Jean-Claude Marcourt: “Le Plan du Numérique est une stratégie évolutive. Le Plan n’est pas figé. Il pourra s’adapter, être étendu par l’ajout de nouvelles initiatives ou en raison de l’évolution des technologies.”

Financement “minimal” de la recherche dans le numérique, tel qu’annoncé par Jean-Claude Marcourt: 80 millions sur 4 ans.

Lancement du Fonds du Numérique, placé sous l’égide de la SRIW. Budget sur 4 ans: 80 millions. Mission: favoriser la création et la croissance de start-ups, avec “financement d’amorçage complémentaire, en lien avec les invest.” Il pourrait être sur les rails dès début 2016 (février?).

Le chapitre Smart Cities hérite d’un budget de 26 millions, largement venus du Feder. Il portera notamment sur l’extension des expériences-pilote “Digital Cities” et la création de démonstrateurs (living labs & co.)

Au rayon Education et Enseignement, une enveloppe “de plus de 500.000 euros” est dégagée notamment pour la généralisation du concept de “school lab”. Aux 6 sites-pilote viendront se joindre la totalité des hautes écoles pédagogiques. Autre action financée au niveau de l’enseignement supérieur: la création d’une filière cybersécurité.

Problème à résoudre> Relevez toutes les enveloppes budgétaires chiffrées dans le texte sur le Plan du Numérique, en indiquant pour chacune le domaine auquel elle est attribuée.

Données fournies>
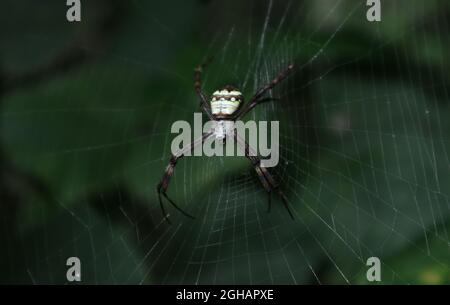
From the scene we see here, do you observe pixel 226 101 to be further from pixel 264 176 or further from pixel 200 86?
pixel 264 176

* * *

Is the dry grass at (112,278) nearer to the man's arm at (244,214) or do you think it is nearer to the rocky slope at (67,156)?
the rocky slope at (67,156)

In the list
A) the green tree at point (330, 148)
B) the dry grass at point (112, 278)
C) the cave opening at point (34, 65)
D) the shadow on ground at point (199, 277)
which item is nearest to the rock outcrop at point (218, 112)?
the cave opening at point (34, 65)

Corrigé>
- 80 millions sur 4 ans : recherche dans le numérique
- 80 millions sur 4 ans : Fonds du Numérique
- 26 millions : chapitre Smart Cities
- plus de 500.000 euros : Education et Enseignement